#### Excerpt to read

Oh my! I'm sure Marlene has been slammed with inquiries! lol! I'll be sure to have you post next time my daughter has another rescue. She placed a silver male about a month ago. She has a cream standard right now but I think there is a local home for her.


----------



## schnauzerpoodle (Apr 21, 2010)

desertreef said:


> Oh my! I'm sure Marlene has been slammed with inquiries! lol! I'll be sure to have you post next time my daughter has another rescue. She placed a silver male about a month ago. She has a cream standard right now but I think there is a local home for her.


Because this silver boy looks EXACTLY like Nickel!! Couldn't help but NEED to post for him so that he can find a good home soon


----------



## petitpie (Nov 16, 2011)

liljaker said:


> He is adorable! Gee, Sunny would love another poodle for sure......but I am waiting until spring to see how he continues to acclimate before I decide.

#### Check your understanding
1/ Answer these questions from the poodle rescue thread:
(a) What did desertreef's daughter place about a month earlier?
(b) According to schnauzerpoodle, whom does the silver boy look exactly like?
(c) Until what season does liljaker plan to wait before deciding?
2/ Write the next portion of the poodle rescue thread, picking up right after the last quoted post.
The records that come next are separate material, unrelated to the poodle rescue thread.

#### Information provided
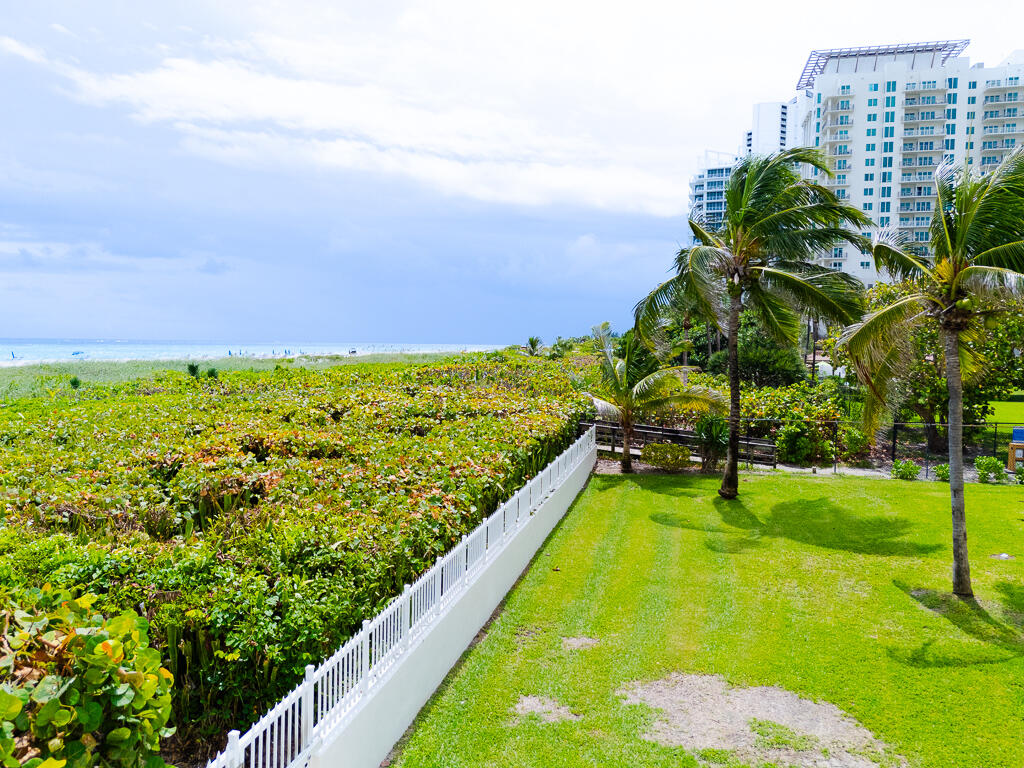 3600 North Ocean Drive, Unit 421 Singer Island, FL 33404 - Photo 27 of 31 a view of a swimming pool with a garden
==
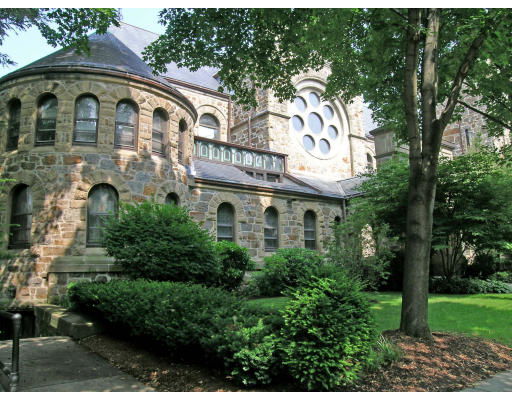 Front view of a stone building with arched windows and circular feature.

#### Your responses
1/
(a) A silver male.
(b) Nickel.
(c) Spring.

2/
Liljaker! That's a good idea! Another dog!

Sunny seems to like his doggie friends and he may miss his "pack." If Pat or both of you could have another dog on his "walks," that might make him feel more comfortable. :act-up:


----------



## Siskojan (Mar 13, 2011)

He gives me poodle cravings!


----------



## Rowan (May 27, 2011)

Siskojan said:


> He gives me poodle cravings!


You and me both. I keep coming back to this thread to click on his Desert Reef link.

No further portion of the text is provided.